Professor Dominik Bach, lead author at UCL, said: ‘We have demonstrated a proof-of-principle for an entirely new treatment strategy for PTSD.’
12:50 Doctors have been paying tribute to a junior doctor and NHS champion who was found dead at her home in Plymouth.
32-year-old A&E and emergency services doctor Dr Rebecca Ovenden was found after concerns were raised for her wefare, reports the Plymouth Herald. The police said her death was not being treated as suspicious.
In 2015, a Facebook post written by the young doctor was shared by 38,000 people, focusing on how patients should be thankful for the NHS, while they have it.
It said: ‘Please don’t complain in earshot of your health care professional about waiting four hours to be seen in the middle of the night, free of charge by a doctor, with a smile on their face who has not been rude to you, who has reassured you, when the reason it took four hours to see you was because they were trying to save the life of an elderly man who had not wanted to make a fuss about a cold when he was dying of a raging chest infection.
‘Be thankful of the service you get at the moment, no matter how crappy you might think it is. You never know when you or a loved one might need it.

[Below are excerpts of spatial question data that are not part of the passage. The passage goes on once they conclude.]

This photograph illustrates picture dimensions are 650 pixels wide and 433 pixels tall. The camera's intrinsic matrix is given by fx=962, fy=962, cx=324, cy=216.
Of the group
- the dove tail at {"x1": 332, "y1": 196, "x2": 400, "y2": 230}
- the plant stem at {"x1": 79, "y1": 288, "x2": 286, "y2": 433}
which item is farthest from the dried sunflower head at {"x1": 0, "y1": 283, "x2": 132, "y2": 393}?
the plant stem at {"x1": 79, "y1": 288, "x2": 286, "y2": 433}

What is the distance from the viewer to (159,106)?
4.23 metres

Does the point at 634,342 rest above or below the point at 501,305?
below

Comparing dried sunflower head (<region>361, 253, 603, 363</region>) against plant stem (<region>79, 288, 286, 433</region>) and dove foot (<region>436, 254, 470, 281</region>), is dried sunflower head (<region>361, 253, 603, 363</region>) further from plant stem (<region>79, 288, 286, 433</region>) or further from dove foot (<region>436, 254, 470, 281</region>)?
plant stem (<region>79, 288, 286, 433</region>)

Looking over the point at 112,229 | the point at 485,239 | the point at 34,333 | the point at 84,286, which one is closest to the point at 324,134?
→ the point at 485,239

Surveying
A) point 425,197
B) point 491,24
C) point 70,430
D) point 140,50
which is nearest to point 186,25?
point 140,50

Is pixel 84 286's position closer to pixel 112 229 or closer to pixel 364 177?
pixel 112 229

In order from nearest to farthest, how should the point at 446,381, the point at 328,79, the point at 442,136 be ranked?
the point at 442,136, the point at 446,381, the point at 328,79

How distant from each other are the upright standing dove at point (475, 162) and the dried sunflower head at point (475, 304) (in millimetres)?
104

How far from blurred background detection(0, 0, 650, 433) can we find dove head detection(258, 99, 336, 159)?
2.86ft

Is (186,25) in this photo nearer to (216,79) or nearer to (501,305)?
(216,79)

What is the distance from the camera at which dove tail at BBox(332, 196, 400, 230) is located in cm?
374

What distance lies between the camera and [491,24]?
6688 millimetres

‘It may not be around in its current form for much longer. Then what would you say?’
Anne Hicks, consultant in emergency medicine at Derriford Hospital said: ‘Becky worked in the Emergency Department for 18 months and was a much-loved member of our team.
‘She will be very sadly missed. Our thoughts are with her family and loved ones.’
Helena Holt, CEO of Devon Air Ambulance, said: ‘On behalf of everyone at Devon Air Ambulance we send our thoughts and condolences to Becky’s family, friends and work colleagues at this difficult time.’
09:40 Firefighters are at greater risk of suffering a deadly heart attack on duty than any other emergency staff, reports the Daily Mail.
University of Edinburgh researchers, which used volunteers and mock fire rescue operations to study the link, say this is because physical activity becomes more dangerous in high temperatires, with the blood becoming more ‘sticky’ and likely to clot.
Professor Nick Mills, who led the research, said: ‘Our study has shown a direct link between the heat and physical activity levels encountered by firefighters during the course of their duties and their risk of suffering a heart attack.
‘However, we’ve also found that there are simple measures, such as staying well-hydrated, that firefighters can take to reduce this risk.’